Cross-border flows plummeted in 2020 as the COVID pandemic swept the world, reinforcing doubts about the future of globalization. As we move into 2021, the latest data paint a clearer picture.
Global business is NOT going away, but the landscape is shifting, with important implications for strategy and management.
The COVID pandemic is not likely to send the world’s level of globalization below where it stood during the 2008~2009 global financial crisis (the worst setback for international trade and capital flows in decades), according to the 2020 edition of the DHL Global Connectedness Index. The index measures globalization based on more than 3.5 million data points on trade, capital, information, and people flows.
The only part of the index showing an unprecedented collapse due to COVID is people flows. Trade has rebounded strongly, capital flows are recovering, and digital information flows have surged. Consider the business implications of developments in each of these four areas:
The rebound of world trade has surpassed even the most optimistic early forecasts. Trade in goods dropped faster in March and April 2020 than during the Great Depression and the global financial crisis. But it started growing again in June and rocketed all the way back to its pre-pandemic level by November. Despite early disruptions, trade turned out to be a lifeline for economics and health care systems. Trade in medical products and electronics (for working from home) soared, as social distancing shifted spending from local services (e.g., restaurants) to imported goods.
The trade turnaround should put to rest the idea that COVID is the last straw for global supply chains. Many companies have already shelved pandemic-era reshoring plans, recognizing that concentrating production at home often raises costs without boosting resilience. Diversification across efficient domestic and foreign production locations, along with investments in technology and inventory, usually makes more sense, and surveys show more companies embracing these strategies.
Expect supply chain shifts to accelerate when business travel opens up again, but with most pre-pandemic trends, such as China plus one sourcing, continuing. With trade still flowing, companies risk falling behind competitively if they miss out on imported inputs or export sales.
Cross-border investment flows were hit even harder than trade by COVID. Investors withdrew record amounts of portfolio capital from emerging markets at the onset of the pandemic, but these flows quickly stabilized and then rallied in late 2020. Bold fiscal and monetary policy responses have prevented the COVID crisis from turning into another global financial crisis.
International corporate investment is still subdued going into 2021. Foreign direct investment flows, which involve companies buying, building, or reinvesting in operations abroad, fell 42% in 2020, to a level last seen in the 1990s. Firms are understandably cautious about investing in new “greenfield” expansion amid a fragile and uneven economic recovery. However, international mergers and acquisitions started to show signs of a pickup in late 2020, and the international share of M&A activity held steady last year. Corporate dealmakers do not appear to have become more averse specifically to international transactions.
Before the pandemic, there were signs of a slowdown in the globalization of information flows. The growth of international internet traffic, phone calls, royalties, and scientific collaboration had all diminished. But then digital flows surged as the pandemic sent work, play, and education online.
International internet traffic soared 48% from mid-2019 to mid-2020, and international telephone call minutes rose 20% in March versus the same month the previous year. According to one study, cross-border e-commerce sales of discretionary goods spiked 53% in the second quarter of 2020. All that said, though, domestic data and calls have also grown significantly during the pandemic.
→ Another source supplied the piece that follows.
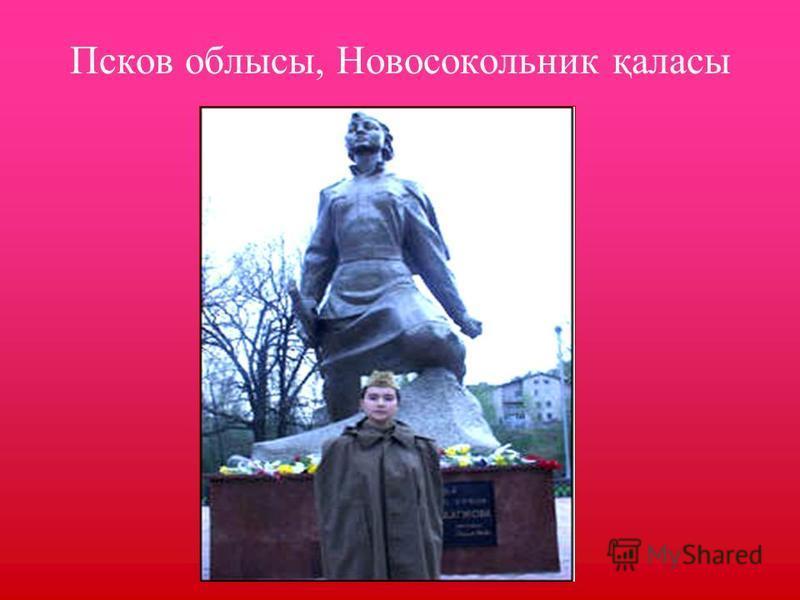 Псков облысы, Новосокольник қаласы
So we can’t say yet whether information flows have become more (or less) globalized in 2020.
While trade, capital, and information flows all had positive roles to play in the pandemic response, personal mobility had to be restricted to curb transmission of the virus, prompting this year’s unprecedented decline in people flows. The number of people traveling to foreign countries fell 74% in 2020. International travel is not expected to return to its pre-pandemic level before 2023.
Business trips were just 13% of international travel before the pandemic, but they play key roles in facilitating trade, investment, and the management of global corporations. Travel supporting companies’ external sales and business development agendas is expected to recover before travel for internal company meetings and participation in conferences and trade shows. This implies that managers in multinational corporations should pay special attention over the medium-term to the effects of travel restrictions on internal team functioning and learning and innovation. Remember that global teams are more vulnerable than domestic teams to misunderstandings and breakdowns of trust, especially after long periods without in-person contact.
So, the pandemic has not halted most types of international flows. Nor has it clearly turned the tide toward deglobalization moving forward. The DHL Global Connectedness Index 2020 also looks for evidence of the global economy fracturing into rival blocs. U.S.-China decoupling has advanced somewhat since the onset of the trade war in 2018, but these economies remain highly intertwined. China’s share of U.S. trade spiked during the pandemic, and American multinationals such as Walmart, Tesla, Disney and Starbucks continue to invest there. Moreover, the average distance across which countries trade has been on a modest rising trend since 2016. This casts double on the contention that we are seeing a big shift from globalization to regionalization.